EXERCISE REQUIREMENTS — Transcribe the data below line for line, changing nothing.

━━━ INFORMATION PROVIDED

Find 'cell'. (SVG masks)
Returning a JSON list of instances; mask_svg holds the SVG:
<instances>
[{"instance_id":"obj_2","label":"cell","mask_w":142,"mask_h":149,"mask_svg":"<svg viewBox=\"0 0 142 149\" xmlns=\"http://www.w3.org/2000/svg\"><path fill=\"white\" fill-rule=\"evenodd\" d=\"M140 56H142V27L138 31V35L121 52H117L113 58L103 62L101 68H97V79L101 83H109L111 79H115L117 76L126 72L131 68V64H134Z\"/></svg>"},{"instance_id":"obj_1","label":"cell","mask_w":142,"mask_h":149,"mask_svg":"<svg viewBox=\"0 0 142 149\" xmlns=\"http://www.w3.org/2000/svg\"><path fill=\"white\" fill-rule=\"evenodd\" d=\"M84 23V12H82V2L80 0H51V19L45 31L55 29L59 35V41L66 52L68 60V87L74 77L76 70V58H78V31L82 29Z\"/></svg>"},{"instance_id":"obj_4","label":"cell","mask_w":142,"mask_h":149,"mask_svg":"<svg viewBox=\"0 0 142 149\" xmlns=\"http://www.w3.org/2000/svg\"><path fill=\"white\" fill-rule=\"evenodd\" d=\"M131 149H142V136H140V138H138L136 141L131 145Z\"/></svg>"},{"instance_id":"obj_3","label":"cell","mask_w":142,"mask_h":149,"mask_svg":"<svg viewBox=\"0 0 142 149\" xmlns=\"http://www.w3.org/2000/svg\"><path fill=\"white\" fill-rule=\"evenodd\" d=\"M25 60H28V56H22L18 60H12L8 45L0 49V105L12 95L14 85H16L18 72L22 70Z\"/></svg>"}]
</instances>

━━━━━━

RESPONSE TO THIS TASK —
Find 'cell'. (SVG masks)
Returning a JSON list of instances; mask_svg holds the SVG:
<instances>
[{"instance_id":"obj_2","label":"cell","mask_w":142,"mask_h":149,"mask_svg":"<svg viewBox=\"0 0 142 149\" xmlns=\"http://www.w3.org/2000/svg\"><path fill=\"white\" fill-rule=\"evenodd\" d=\"M140 56H142V27L138 31V35L121 52H117L113 58L103 62L101 68H97V79L101 83H109L111 79H115L117 76L126 72L131 68V64H134Z\"/></svg>"},{"instance_id":"obj_1","label":"cell","mask_w":142,"mask_h":149,"mask_svg":"<svg viewBox=\"0 0 142 149\" xmlns=\"http://www.w3.org/2000/svg\"><path fill=\"white\" fill-rule=\"evenodd\" d=\"M84 23V12H82V2L80 0H51V19L45 31L55 29L59 35V41L66 52L68 60V87L74 77L76 70V58H78V31L82 29Z\"/></svg>"},{"instance_id":"obj_4","label":"cell","mask_w":142,"mask_h":149,"mask_svg":"<svg viewBox=\"0 0 142 149\" xmlns=\"http://www.w3.org/2000/svg\"><path fill=\"white\" fill-rule=\"evenodd\" d=\"M131 149H142V136H140V138H138L136 141L131 145Z\"/></svg>"},{"instance_id":"obj_3","label":"cell","mask_w":142,"mask_h":149,"mask_svg":"<svg viewBox=\"0 0 142 149\" xmlns=\"http://www.w3.org/2000/svg\"><path fill=\"white\" fill-rule=\"evenodd\" d=\"M25 60H28V56H22L18 60H12L8 45L0 49V105L12 95L14 85H16L18 72L22 70Z\"/></svg>"}]
</instances>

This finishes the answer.